Property Description
Clareville Street is a Mews Style through road off Gloucester Road (with access to Clareville Grove and Clareville Grove Mews; also containing Mews Style properties), leading to Old Brompton Road in the Royal Borough of Kensington and Chelsea. Clareville Street contains 57 properties used for residential purposes.
At some point between October 1940 and June 1941, a high explosive bomb fell directly onto Clareville Street, and in the past it was noted as having comfortable living conditions and normal household earnings for the time when the London Poverty Maps were first published, though some houses in the immediate area were deemed as being middle-class and significantly wealthier in comparison.
The street is part of Kensington’s ‘Queen’s Gate’ Conservation Area.

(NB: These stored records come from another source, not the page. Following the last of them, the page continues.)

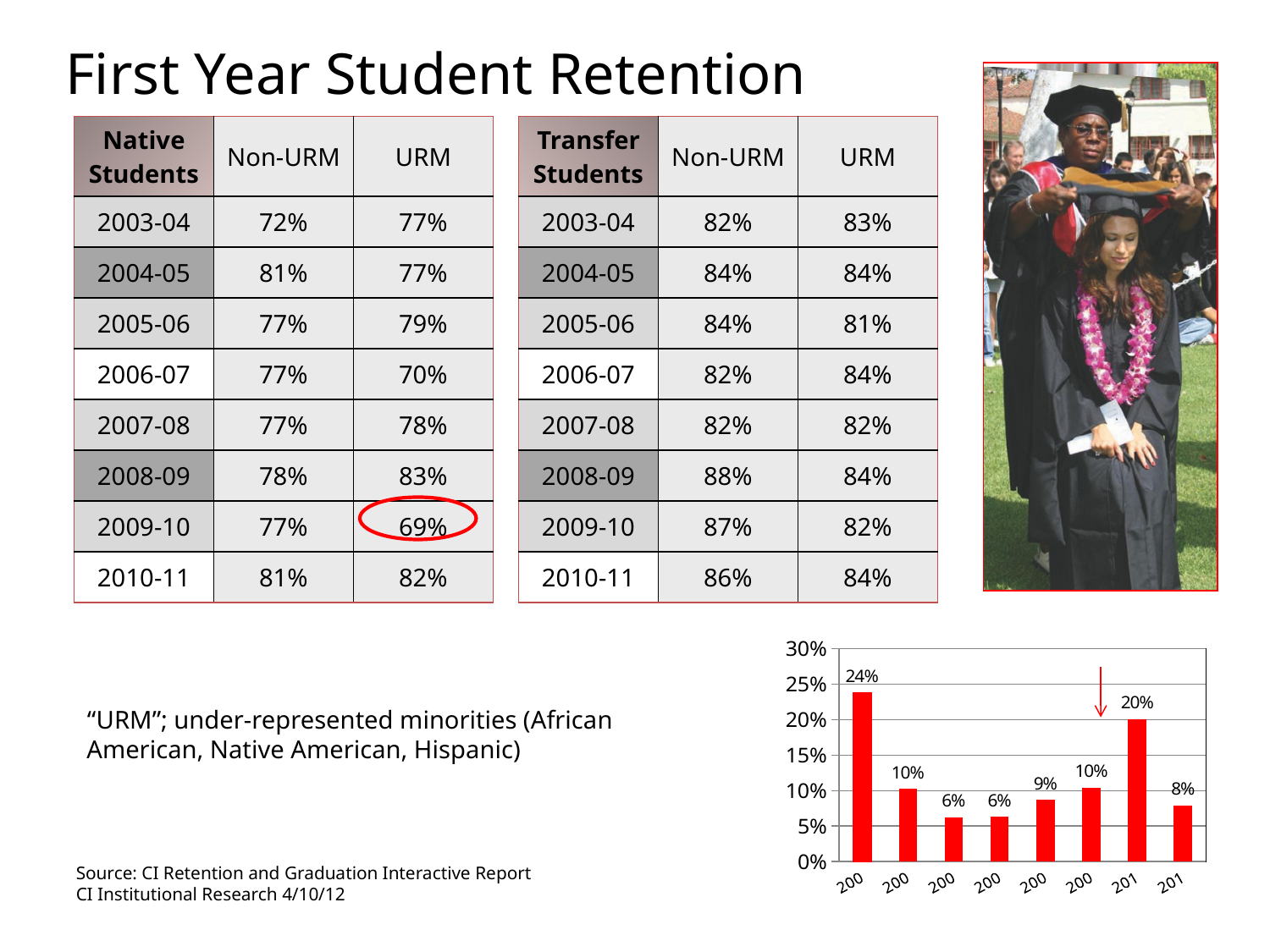
In the bar chart at the bottom right, which is larger: the first bar or the seventh bar? the first bar In the bar chart at the bottom right, is the value of the seventh bar greater or less than 15%? greater In the bar chart at the bottom right, what is the value of the seventh bar, the one the red arrow points to? 20% In the bar chart at the bottom right, what is the lowest value shown? 6% In the bar chart at the bottom right, what is the value of the last (rightmost) bar? 8% In the bar chart at the bottom right, what is the value of the fifth bar? 9% What colour are the bars in the bar chart at the bottom right of the slide? red What kind of chart is shown at the bottom right of the slide? bar chart How many bars does the bar chart at the bottom right of the slide have? 8 In the bar chart at the bottom right, what is the difference between the first bar and the last bar? 16 percentage points In the bar chart at the bottom right, what is the value of the first (leftmost) bar? 24% In the bar chart at the bottom right, what is the highest value shown? 24%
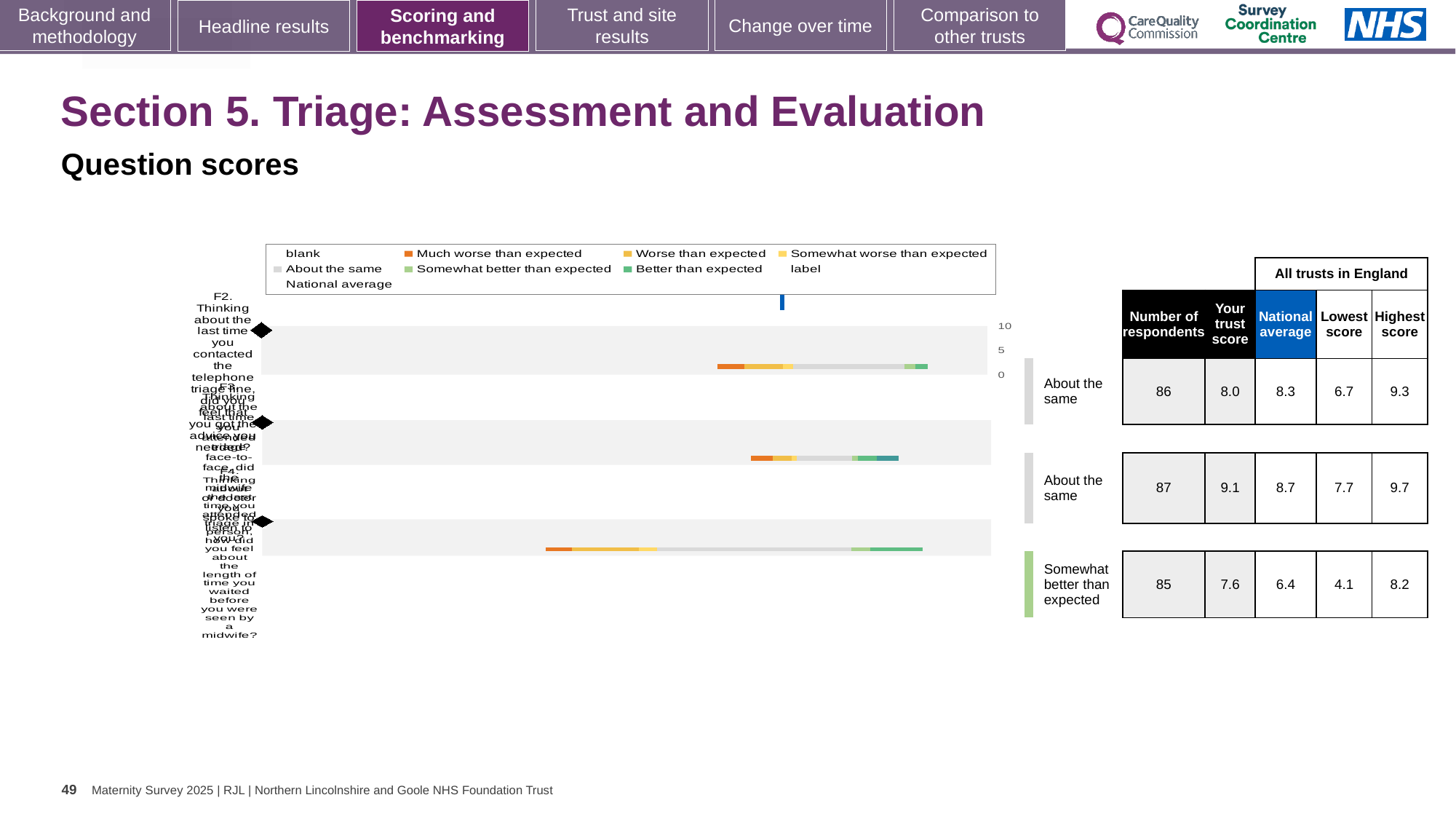
In the table beside the chart, which row has the lowest national average? the third row (F4), 6.4 What kind of chart is shown on the slide? bar chart In the table beside the chart, what is the difference between the trust score and the national average for the third row (F4)? 1.2 In the table beside the chart, is the trust score for the first row (F2) larger or smaller than its national average? smaller In the table beside the chart, what is the number of respondents for the third row (F4)? 85 In the table beside the chart, what is the trust score for the first row (F2)? 8.0 How many question rows (bars) are plotted in the chart? 3 In the table beside the chart, what is the national average for the second row (F3)? 8.7 In the table beside the chart, which row has the highest trust score? the second row (F3), 9.1 In the chart legend, which entry is shown in orange? Much worse than expected What benchmark category is given for the third row (F4)? Somewhat better than expected What is the highest tick value shown on the chart's numeric axis? 10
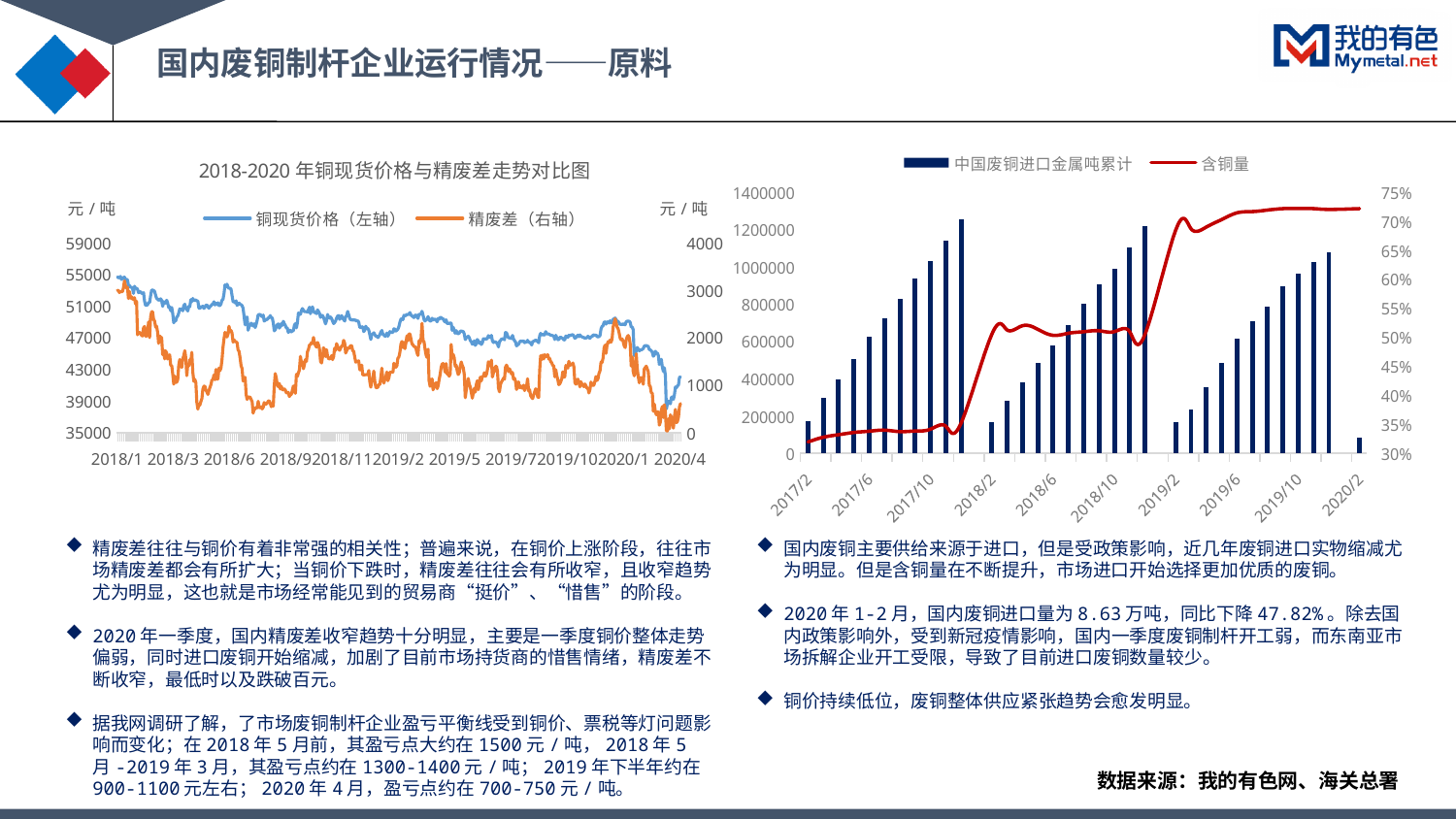
In the left chart (2018-2020年铜现货价格与精废差走势对比图), does 铜现货价格 overall rise or fall from 2018/1 to 2020/4? fall How many series does the legend of the left chart (2018-2020年铜现货价格与精废差走势对比图) list? 2 In the left chart (2018-2020年铜现货价格与精废差走势对比图), is the value of 精废差 at 2020/4 greater or less than 2000? less In the left chart (2018-2020年铜现货价格与精废差走势对比图), which series is plotted on the right axis according to the legend? 精废差（右轴） In the right chart (中国废铜进口金属吨累计 / 含铜量), is the value of 含铜量 at 2017/2 greater or less than 35%? less In the left chart (2018-2020年铜现货价格与精废差走势对比图), is the value of 铜现货价格 at 2018/1 greater or less than 51000? greater What kind of chart is the right chart showing 中国废铜进口金属吨累计 and 含铜量? bar and line chart In the right chart (中国废铜进口金属吨累计 / 含铜量), does 含铜量 overall rise or fall from 2017/2 to 2020/2? rise How many series does the legend of the right chart (中国废铜进口金属吨累计 / 含铜量) list? 2 What is the highest tick shown on the left vertical axis of the left chart (2018-2020年铜现货价格与精废差走势对比图)? 59000 What kind of chart is the left chart titled 2018-2020年铜现货价格与精废差走势对比图? line chart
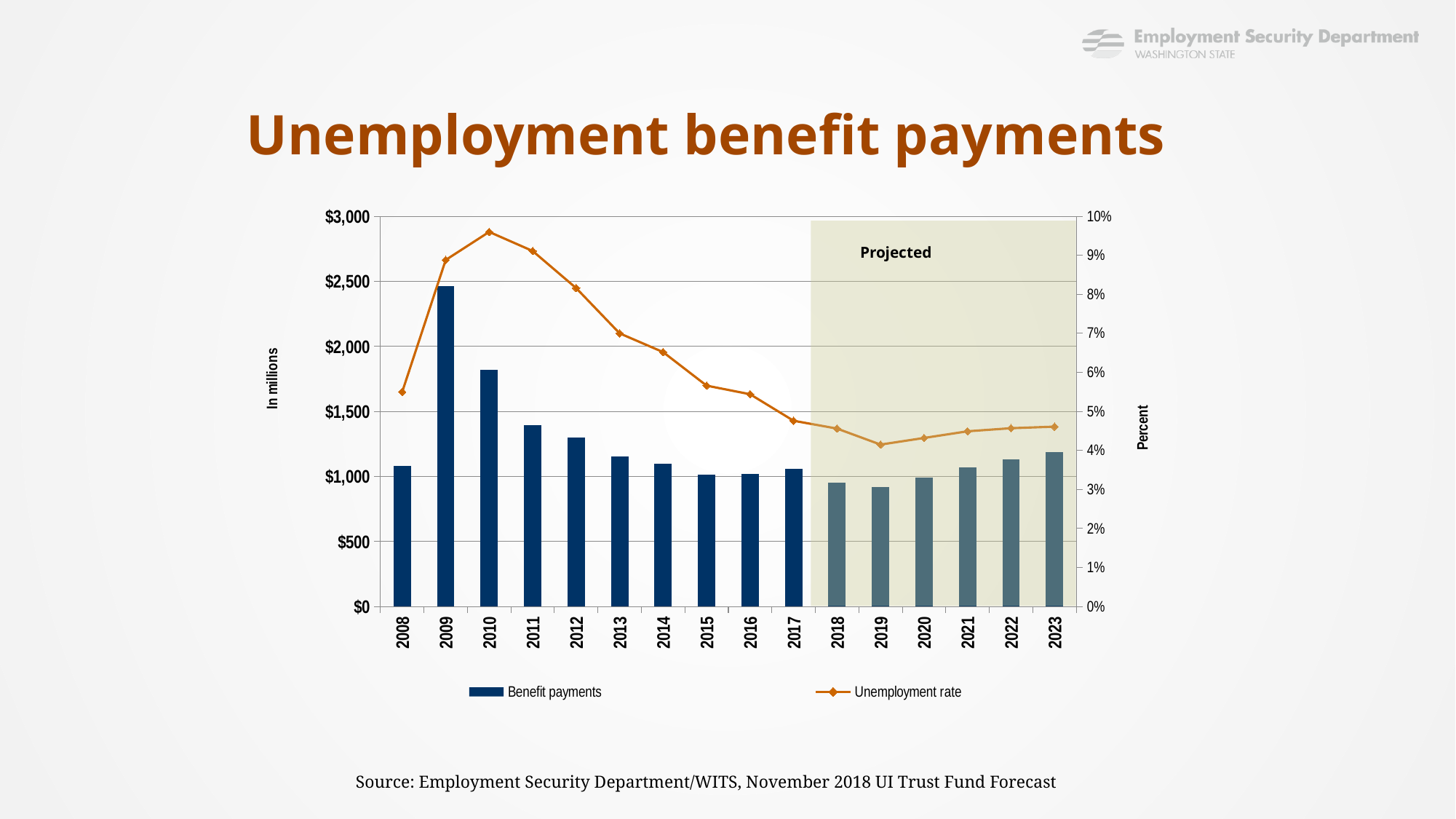
Is the unemployment rate in 2023 greater or less than 5%? less Are benefit payments in 2009 greater or less than $2,000 million? greater Which year has the highest benefit payments? 2009 Is the unemployment rate in 2010 greater or less than 9%? greater Does the unemployment rate rise or fall from 2010 to 2019? fall Which year has the highest unemployment rate? 2010 What kind of chart is this? Combined bar and line chart How many years are shown on the x axis? 16 How many series does the legend list? 2 Which year has higher benefit payments, 2010 or 2011? 2010 Which year has the lowest unemployment rate? 2019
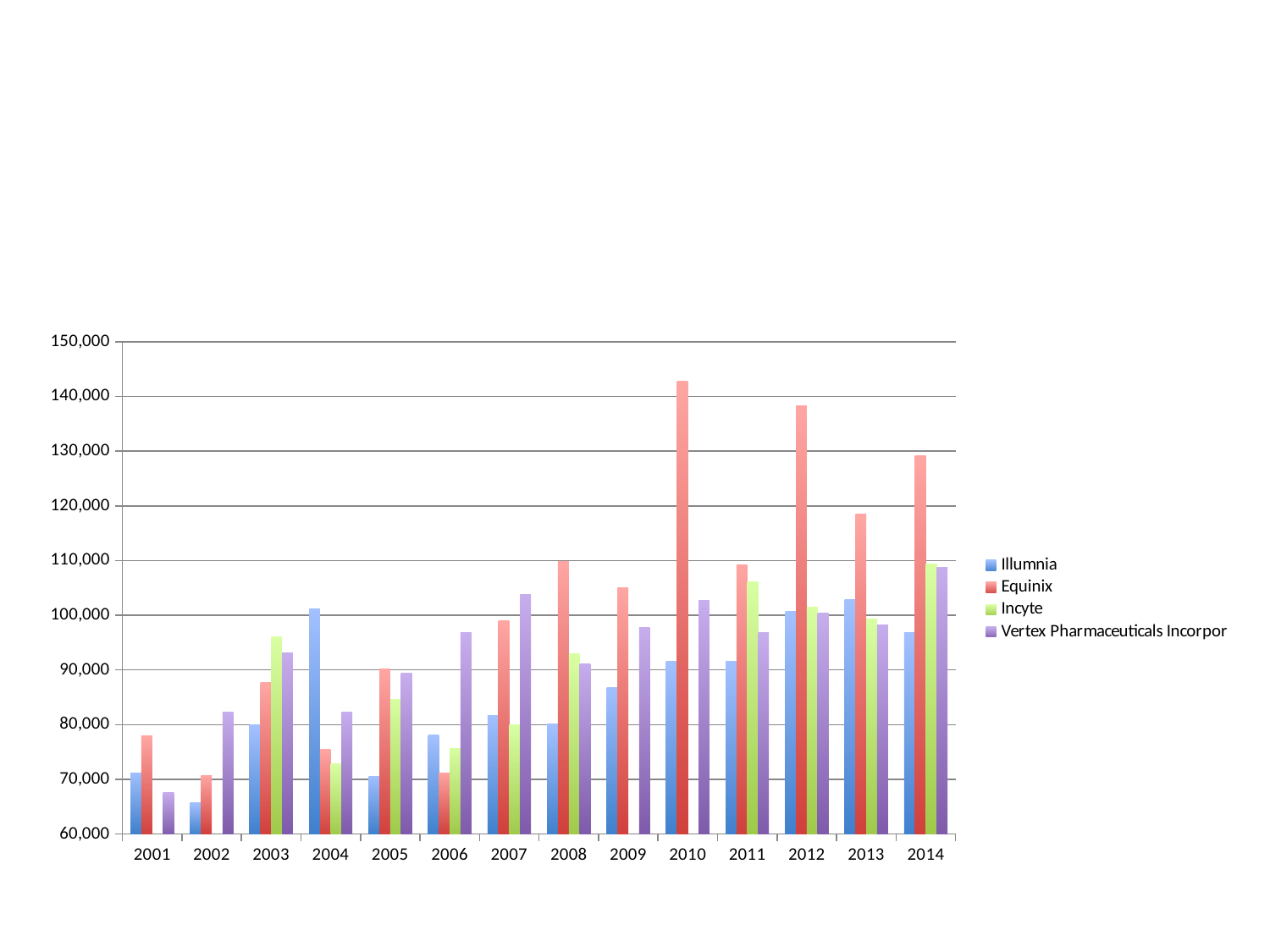
Is the value for Illumnia in 2004 greater or less than 90,000? greater In which year is the Equinix bar highest? 2010 Which colour represents Equinix in the legend? red Is the value for Incyte in 2014 greater or less than 100,000? greater What kind of chart is shown on the slide? bar chart Is the value for Vertex Pharmaceuticals Incorpor in 2001 greater or less than 70,000? less In 2003, which is larger: Incyte or Illumnia? Incyte How many series does the legend list? 4 How many years are shown along the x axis? 14 In which year is the Illumnia bar lowest? 2002 In 2012, which is larger: Equinix or Illumnia? Equinix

Containing grand terraces, garden squares and intimate Mews, the Conservation Area was designated in 1969. It is bounded in the north and east sides by Westminster and incorporates London’s primary Museums.
The two, three and six storey properties have rendered or painted brickwork facades with a variety of mansard, gable and parapet roof styles, surrounded by a tarmacadam road surface.
Everchanging Nature
Containing Mews Style buildings though with no apparent equine history, the primary purpose of the properties is now residential.
Before and since 2003 there have been many planning applications made for alterations to the properties in the street; most notably, many basement excavations and extensions for additional residential accommodation and changes to the fenestration. Also, partial and complete demolitions of properties on the street have been carried out. Conservation Area controls apply to any new development in the street.